Stakeholders need support to implement the guidelines in their school (15, 26, 27). Such an implementation support plan will be better aligned to the needs of practice, and thereby more feasible, if the needs and wishes of stakeholders are taken into account (9, 28, 29). Therefore, during the development and evaluation stage, collaboration with these stakeholders is recommended (28, 29). It is also recommended to apply theory, such as the use of a structural framework for the development and evaluation of the implementation plan, the use of behavior change models to translate the need of practice into implementation strategies and the use of a combination of implementation tools (30, 31). The collaboration with practice in combination with the use of theory will increase the likelihood of a feasible and effective implementation. To succeed over time, implementation of new guidelines should allow adaptations to local circumstances but, nonetheless, be conducted with rigor and consistency. This article describes: (1) how we developed a plan to support implementation of canteen guidelines in Dutch secondary schools; and (2) how we will evaluate this implementation plan on process and effect level. The process will be evaluated on factors affecting implementation perceived by stakeholders and the quality of implementation. The effect will be evaluated by determining changes in the health level of canteens and in the self-reported purchase behavior of adolescents.

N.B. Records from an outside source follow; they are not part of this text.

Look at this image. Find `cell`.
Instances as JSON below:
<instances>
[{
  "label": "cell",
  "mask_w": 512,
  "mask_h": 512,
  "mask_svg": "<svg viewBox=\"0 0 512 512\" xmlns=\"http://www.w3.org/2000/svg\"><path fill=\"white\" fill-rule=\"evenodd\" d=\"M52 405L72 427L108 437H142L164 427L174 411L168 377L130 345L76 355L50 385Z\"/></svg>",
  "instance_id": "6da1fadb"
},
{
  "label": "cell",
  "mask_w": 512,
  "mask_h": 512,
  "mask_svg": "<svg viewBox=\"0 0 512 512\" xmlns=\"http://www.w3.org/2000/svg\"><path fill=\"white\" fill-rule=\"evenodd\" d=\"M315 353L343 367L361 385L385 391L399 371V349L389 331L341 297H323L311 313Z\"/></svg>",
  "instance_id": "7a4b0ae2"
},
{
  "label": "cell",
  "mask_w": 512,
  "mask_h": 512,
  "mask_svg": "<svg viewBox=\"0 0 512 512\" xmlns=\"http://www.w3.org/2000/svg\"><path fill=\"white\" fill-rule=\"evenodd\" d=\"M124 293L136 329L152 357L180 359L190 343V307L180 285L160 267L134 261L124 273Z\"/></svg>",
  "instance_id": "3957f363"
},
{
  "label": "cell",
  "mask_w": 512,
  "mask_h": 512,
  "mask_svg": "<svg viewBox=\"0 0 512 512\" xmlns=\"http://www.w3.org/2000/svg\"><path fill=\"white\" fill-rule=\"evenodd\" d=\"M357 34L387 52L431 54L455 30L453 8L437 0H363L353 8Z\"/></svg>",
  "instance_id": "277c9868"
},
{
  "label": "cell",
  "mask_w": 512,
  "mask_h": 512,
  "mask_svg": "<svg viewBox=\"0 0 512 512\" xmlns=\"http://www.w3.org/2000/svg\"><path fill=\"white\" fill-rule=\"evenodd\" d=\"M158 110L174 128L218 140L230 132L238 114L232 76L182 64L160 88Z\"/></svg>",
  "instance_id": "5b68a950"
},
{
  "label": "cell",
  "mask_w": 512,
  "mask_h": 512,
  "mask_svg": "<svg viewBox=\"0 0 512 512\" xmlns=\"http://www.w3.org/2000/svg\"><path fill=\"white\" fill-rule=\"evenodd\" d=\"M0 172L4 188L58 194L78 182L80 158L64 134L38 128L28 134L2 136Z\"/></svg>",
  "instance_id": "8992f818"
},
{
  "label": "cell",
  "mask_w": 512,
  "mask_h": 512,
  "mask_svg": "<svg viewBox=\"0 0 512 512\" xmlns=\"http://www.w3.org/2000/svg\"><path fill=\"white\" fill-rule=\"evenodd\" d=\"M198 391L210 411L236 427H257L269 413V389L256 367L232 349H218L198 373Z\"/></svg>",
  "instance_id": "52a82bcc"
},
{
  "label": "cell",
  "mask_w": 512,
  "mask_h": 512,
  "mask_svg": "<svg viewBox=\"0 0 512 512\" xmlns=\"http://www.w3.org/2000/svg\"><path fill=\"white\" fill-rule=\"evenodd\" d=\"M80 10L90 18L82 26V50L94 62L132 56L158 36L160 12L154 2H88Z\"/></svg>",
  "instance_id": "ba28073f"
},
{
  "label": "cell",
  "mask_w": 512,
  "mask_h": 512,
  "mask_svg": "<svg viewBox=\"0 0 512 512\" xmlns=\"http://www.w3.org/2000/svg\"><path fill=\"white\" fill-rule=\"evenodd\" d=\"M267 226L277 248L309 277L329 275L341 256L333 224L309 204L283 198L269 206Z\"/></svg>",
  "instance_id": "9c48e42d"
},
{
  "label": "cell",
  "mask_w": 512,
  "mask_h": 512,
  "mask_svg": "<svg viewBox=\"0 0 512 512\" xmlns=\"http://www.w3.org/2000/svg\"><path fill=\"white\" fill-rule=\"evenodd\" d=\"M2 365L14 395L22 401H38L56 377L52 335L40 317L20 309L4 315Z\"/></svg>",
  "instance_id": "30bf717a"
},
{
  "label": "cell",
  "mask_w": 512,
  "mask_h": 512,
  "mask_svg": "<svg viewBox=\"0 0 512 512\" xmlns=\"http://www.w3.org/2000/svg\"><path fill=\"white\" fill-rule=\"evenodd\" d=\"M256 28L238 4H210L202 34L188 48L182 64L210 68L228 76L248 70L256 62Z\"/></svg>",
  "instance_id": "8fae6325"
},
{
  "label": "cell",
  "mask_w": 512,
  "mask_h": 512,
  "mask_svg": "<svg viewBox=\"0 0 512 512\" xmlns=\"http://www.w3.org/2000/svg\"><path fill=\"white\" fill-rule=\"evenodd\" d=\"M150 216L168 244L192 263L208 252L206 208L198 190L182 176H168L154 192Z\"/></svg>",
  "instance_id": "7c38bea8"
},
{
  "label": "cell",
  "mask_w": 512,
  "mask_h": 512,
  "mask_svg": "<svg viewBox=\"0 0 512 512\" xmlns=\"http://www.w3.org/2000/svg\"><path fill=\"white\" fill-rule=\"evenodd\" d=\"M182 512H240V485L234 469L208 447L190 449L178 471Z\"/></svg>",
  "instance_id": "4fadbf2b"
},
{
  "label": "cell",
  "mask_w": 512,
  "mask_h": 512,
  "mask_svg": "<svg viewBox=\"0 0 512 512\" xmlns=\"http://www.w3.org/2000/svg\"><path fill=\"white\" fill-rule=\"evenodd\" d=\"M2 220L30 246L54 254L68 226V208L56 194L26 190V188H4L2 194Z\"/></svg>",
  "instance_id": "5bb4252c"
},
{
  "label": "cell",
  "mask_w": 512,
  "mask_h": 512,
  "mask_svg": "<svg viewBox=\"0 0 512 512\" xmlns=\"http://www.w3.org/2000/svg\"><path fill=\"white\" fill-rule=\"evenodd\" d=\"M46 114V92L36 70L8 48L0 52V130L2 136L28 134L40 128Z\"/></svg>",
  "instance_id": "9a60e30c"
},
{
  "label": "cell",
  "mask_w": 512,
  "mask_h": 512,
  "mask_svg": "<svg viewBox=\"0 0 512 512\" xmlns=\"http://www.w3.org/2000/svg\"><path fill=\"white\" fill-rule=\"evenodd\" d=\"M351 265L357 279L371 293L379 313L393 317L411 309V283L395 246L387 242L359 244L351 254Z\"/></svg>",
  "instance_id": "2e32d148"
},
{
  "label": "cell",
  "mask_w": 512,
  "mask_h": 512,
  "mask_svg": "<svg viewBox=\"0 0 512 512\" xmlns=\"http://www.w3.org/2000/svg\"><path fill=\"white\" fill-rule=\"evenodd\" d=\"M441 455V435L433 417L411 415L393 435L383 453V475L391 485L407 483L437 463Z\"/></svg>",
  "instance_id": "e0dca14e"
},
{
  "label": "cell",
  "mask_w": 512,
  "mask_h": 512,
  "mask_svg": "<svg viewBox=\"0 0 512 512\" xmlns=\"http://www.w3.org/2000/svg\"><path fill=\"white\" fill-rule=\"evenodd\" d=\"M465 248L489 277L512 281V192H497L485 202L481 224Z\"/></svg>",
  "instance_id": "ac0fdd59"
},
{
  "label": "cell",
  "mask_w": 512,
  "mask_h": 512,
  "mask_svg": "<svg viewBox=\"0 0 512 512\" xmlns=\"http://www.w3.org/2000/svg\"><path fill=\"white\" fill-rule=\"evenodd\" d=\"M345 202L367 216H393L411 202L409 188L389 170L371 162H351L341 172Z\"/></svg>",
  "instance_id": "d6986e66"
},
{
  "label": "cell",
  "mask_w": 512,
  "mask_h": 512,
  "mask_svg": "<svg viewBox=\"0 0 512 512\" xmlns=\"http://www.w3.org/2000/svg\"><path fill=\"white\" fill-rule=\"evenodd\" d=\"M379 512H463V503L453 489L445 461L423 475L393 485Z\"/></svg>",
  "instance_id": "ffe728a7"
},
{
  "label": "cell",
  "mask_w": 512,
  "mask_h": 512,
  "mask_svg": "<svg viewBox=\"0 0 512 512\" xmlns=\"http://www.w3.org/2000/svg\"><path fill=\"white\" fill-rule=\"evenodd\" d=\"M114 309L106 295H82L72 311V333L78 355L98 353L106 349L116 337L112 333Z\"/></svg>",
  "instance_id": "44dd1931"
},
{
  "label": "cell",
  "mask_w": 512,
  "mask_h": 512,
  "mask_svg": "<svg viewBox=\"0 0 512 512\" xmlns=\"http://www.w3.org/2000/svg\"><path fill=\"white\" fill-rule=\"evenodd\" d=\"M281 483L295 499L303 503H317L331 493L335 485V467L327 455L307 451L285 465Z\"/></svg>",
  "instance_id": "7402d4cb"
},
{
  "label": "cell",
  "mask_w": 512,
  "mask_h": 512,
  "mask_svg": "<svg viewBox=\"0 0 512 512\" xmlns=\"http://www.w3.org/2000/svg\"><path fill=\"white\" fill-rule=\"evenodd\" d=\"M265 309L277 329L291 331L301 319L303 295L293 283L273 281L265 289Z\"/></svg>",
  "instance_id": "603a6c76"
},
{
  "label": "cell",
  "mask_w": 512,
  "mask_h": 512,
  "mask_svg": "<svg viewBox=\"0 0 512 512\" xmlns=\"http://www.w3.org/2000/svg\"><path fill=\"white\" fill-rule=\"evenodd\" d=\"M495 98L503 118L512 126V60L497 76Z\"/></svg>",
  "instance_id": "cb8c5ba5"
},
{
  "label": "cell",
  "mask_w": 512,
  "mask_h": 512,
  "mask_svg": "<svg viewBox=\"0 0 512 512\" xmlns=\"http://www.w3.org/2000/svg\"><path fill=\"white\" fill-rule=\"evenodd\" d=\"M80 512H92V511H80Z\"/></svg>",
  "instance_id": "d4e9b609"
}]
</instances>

The input of practice during the development and evaluation of our implementation plan will give insights to researchers about working elements. We hypothesize that this approach will increase future uptake and effect of the implementation plan. With our implementation plan we aim to facilitate the process to create a healthier school canteen, and thereby to stimulate Dutch adolescents to purchase healthier foods and beverages during school time.

Methods

Many approaches to support the development and evaluation of implementation interventions exist and have corresponding steps (30–32). In this study the “Grol and Wensing Implementation of Change Model” (2006, updated in 2016) was used to develop and evaluate the implementation plan to disseminate the Guidelines for Healthier Canteens in secondary schools (30). A strength of this model is that it combines several approaches and has been improved over time. It consists of six steps from developing a proposal for change when new guidelines are developed to continuous evaluation and adaptation of the implementation plan. The first two steps are not applicable as the guidelines already exist. The last step falls outside the scope of this research but will be aimed to perform in the future. Hence, this paper describes the application of the three middle steps: (3) the need assessment of the target group and setting, (4) the selection of corresponding implementation strategies, and (5) the development, testing, and executing of the implementation plan. In the selection of implementation strategies, characteristics of the Intervention Mapping approach are used (31). We divided our study into two phases: first the development, which has already been performed and second the evaluation of the implementation plan. These phases and a timeline are presented in Figure 1 and explained below. To report this study design, the SPIRIT 2013 Statement was used, if applicable (33). As a full description of an implementation plan makes it possible to use it in practice, to compare results and to enhance reproducibility (34), this article explains how we developed and will evaluate the implementation plan, while a separate article will describe the content of the implementation plan. Namely, by describing the factors aimed to change with the plan, the behavioral change methods, implementation strategies and an explanation of the implementation tools.